*** Opening of EXERCISE MATERIAL ***
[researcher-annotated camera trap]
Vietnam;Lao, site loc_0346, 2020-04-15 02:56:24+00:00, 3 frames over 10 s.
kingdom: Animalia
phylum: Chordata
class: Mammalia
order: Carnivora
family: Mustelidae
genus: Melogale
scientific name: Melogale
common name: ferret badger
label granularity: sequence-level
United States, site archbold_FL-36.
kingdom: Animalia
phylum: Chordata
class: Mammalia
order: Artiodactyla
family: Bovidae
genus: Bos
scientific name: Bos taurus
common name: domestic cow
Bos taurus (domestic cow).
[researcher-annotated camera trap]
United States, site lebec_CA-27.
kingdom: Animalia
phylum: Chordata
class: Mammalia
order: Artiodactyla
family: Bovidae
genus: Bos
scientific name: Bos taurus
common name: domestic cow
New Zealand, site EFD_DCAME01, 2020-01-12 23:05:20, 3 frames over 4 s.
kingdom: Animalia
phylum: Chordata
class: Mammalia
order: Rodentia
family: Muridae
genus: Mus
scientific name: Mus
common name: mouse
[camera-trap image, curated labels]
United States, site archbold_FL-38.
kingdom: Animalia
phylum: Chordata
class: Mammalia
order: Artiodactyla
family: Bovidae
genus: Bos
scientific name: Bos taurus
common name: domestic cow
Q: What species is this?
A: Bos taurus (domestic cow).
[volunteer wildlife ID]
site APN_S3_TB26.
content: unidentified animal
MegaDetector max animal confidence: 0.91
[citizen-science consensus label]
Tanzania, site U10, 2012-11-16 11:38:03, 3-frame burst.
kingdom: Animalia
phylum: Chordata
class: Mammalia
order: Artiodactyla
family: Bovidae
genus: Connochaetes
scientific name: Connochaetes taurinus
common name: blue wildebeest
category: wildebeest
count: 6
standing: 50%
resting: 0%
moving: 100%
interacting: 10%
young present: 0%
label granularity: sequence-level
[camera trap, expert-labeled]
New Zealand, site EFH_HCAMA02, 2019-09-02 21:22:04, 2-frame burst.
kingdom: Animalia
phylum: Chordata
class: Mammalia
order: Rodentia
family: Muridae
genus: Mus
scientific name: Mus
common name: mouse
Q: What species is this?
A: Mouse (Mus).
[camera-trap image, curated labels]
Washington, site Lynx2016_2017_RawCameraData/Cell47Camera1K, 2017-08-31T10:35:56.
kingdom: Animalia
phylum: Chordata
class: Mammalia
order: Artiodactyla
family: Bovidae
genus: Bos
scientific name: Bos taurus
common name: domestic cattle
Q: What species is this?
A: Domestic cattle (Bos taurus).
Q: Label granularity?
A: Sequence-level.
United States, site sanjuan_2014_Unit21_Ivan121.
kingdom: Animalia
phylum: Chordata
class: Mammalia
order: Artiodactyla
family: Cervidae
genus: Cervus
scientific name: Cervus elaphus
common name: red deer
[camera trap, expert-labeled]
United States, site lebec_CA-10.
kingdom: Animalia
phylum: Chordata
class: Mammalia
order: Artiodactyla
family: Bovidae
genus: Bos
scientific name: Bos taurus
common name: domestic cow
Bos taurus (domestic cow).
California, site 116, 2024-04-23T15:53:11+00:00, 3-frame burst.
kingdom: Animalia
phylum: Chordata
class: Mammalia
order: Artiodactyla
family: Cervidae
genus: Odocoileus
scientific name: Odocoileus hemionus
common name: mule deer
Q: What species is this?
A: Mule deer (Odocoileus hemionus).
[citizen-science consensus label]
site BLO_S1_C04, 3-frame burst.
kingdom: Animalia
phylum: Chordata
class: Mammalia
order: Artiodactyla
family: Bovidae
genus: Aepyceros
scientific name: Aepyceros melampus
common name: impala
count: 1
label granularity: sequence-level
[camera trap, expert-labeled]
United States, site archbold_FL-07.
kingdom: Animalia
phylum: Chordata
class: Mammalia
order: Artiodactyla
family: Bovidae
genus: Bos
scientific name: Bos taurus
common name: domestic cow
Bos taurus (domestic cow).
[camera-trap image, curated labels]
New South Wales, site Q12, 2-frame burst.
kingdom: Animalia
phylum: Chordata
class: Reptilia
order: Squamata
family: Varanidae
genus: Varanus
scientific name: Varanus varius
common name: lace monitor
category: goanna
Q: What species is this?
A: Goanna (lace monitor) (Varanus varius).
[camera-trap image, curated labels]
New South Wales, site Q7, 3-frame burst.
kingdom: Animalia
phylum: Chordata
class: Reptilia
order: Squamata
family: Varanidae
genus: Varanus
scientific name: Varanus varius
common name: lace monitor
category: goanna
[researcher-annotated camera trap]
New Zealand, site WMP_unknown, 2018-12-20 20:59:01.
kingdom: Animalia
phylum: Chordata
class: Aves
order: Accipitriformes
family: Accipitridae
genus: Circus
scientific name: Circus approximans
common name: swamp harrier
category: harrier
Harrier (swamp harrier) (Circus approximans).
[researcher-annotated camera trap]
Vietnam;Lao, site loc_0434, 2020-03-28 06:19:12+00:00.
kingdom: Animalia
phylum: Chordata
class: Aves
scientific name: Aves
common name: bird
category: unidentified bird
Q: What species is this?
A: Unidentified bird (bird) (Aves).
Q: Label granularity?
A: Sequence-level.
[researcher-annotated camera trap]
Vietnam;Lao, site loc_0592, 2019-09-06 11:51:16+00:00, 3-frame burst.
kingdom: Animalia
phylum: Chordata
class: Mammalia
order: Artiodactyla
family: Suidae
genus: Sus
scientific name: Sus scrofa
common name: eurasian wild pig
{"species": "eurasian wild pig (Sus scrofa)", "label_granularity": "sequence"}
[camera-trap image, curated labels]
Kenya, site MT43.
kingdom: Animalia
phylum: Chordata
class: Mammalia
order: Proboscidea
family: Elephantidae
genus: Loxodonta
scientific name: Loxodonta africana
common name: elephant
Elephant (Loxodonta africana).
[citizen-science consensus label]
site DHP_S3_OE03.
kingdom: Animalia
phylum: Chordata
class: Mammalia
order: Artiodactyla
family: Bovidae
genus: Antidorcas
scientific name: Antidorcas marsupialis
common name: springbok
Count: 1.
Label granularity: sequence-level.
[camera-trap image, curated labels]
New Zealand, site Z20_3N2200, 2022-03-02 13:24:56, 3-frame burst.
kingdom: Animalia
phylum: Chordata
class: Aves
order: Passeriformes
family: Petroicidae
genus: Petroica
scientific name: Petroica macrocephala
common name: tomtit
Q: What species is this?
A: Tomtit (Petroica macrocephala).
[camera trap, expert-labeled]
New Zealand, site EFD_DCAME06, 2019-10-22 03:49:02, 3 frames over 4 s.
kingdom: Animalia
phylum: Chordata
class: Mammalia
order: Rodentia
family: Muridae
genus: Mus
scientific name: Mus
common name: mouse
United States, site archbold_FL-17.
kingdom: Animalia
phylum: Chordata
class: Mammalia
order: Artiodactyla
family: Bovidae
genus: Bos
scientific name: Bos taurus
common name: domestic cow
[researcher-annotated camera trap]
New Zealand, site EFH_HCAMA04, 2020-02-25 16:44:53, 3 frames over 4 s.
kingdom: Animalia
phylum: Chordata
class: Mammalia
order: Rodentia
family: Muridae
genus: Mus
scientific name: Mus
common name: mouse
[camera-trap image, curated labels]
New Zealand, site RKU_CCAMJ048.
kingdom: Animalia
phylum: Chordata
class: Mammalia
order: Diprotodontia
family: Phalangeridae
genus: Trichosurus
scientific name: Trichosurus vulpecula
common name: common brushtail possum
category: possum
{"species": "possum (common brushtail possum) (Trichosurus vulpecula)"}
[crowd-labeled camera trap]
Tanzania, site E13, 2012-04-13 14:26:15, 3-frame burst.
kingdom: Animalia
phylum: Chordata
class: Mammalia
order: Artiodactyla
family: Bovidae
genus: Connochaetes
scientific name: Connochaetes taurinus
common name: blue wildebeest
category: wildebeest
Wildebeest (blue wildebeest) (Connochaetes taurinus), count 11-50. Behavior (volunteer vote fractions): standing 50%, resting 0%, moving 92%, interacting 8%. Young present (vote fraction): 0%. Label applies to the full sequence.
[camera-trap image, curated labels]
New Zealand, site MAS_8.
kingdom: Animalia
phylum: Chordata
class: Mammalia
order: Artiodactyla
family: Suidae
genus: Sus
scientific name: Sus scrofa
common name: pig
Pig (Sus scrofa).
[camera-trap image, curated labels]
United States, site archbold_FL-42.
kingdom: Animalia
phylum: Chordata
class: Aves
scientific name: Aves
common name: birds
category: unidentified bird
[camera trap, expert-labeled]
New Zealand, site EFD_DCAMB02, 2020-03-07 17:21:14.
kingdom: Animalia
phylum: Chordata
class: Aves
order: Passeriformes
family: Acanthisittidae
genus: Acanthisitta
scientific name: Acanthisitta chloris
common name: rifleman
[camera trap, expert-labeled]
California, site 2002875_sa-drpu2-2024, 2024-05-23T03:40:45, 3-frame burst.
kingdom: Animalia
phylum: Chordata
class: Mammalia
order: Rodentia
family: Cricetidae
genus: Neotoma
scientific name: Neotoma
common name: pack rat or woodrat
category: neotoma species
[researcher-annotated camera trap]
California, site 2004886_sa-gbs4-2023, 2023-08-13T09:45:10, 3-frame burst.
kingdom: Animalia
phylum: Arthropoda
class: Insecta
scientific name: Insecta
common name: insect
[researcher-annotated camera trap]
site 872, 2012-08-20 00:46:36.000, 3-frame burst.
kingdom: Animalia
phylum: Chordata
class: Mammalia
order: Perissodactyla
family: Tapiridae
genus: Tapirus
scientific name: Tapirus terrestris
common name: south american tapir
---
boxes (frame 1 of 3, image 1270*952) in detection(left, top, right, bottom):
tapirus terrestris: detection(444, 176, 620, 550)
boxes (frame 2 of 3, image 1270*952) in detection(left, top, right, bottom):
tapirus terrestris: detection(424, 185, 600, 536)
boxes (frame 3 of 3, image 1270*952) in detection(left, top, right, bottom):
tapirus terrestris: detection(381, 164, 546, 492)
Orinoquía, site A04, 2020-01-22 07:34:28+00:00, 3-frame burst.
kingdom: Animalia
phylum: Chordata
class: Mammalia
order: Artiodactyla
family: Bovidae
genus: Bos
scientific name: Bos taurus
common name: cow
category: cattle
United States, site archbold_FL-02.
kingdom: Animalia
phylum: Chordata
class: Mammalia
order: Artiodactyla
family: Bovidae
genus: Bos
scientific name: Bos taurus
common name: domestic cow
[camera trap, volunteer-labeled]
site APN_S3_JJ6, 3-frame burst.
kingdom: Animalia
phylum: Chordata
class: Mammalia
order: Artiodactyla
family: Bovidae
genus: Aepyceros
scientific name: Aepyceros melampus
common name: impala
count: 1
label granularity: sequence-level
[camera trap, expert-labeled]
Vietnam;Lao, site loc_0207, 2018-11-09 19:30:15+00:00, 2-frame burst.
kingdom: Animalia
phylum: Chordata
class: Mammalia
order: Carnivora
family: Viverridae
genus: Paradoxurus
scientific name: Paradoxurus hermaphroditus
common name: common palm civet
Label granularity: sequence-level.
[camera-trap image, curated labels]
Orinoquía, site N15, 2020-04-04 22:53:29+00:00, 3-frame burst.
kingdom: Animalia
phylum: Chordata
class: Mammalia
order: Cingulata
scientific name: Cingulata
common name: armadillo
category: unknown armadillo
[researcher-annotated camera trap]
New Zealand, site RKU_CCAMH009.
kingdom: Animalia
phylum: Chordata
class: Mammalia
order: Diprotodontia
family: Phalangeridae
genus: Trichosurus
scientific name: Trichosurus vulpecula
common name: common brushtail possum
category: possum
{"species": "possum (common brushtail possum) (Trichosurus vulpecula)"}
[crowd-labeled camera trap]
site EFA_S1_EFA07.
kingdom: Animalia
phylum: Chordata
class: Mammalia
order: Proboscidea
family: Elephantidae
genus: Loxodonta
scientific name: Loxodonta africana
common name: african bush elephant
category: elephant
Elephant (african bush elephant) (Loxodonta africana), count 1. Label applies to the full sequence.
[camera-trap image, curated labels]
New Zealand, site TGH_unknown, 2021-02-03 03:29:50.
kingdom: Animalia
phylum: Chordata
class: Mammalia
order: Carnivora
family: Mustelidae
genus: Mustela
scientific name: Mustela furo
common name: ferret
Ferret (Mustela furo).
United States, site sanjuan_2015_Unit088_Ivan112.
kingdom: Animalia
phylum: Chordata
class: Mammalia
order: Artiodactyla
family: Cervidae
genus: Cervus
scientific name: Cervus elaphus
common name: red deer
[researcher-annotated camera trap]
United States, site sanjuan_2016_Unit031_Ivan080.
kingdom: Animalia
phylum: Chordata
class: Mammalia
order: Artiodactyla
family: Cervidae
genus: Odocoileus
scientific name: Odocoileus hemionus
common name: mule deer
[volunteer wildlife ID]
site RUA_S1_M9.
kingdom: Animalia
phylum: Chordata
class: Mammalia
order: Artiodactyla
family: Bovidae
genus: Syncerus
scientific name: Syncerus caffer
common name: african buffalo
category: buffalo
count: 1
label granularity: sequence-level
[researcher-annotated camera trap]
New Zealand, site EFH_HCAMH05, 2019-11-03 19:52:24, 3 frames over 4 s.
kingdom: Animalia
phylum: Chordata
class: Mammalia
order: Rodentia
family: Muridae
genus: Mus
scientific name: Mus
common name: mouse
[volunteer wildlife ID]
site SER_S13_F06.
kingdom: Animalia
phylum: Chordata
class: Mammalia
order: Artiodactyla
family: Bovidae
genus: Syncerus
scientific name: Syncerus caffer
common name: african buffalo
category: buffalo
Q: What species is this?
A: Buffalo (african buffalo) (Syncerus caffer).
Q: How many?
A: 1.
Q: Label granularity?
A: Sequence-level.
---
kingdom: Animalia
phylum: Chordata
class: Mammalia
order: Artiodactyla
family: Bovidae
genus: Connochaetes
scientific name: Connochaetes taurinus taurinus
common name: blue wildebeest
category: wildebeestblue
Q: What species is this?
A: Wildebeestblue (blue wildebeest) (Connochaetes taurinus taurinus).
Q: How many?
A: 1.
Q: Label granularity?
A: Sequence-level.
*** Close of EXERCISE MATERIAL ***
**TASK DESCRIPTION:** An exact copy of the lines above, from the one containing "New Zealand, site EFD_DCAMB02, 2020-03-07" down to the one containing "scientific name: Neotoma" and including both, is the whole answer; retype it and nothing else.

**ANSWER BELOW:**
New Zealand, site EFD_DCAMB02, 2020-03-07 17:21:14.
kingdom: Animalia
phylum: Chordata
class: Aves
order: Passeriformes
family: Acanthisittidae
genus: Acanthisitta
scientific name: Acanthisitta chloris
common name: rifleman
[camera trap, expert-labeled]
California, site 2002875_sa-drpu2-2024, 2024-05-23T03:40:45, 3-frame burst.
kingdom: Animalia
phylum: Chordata
class: Mammalia
order: Rodentia
family: Cricetidae
genus: Neotoma
scientific name: Neotoma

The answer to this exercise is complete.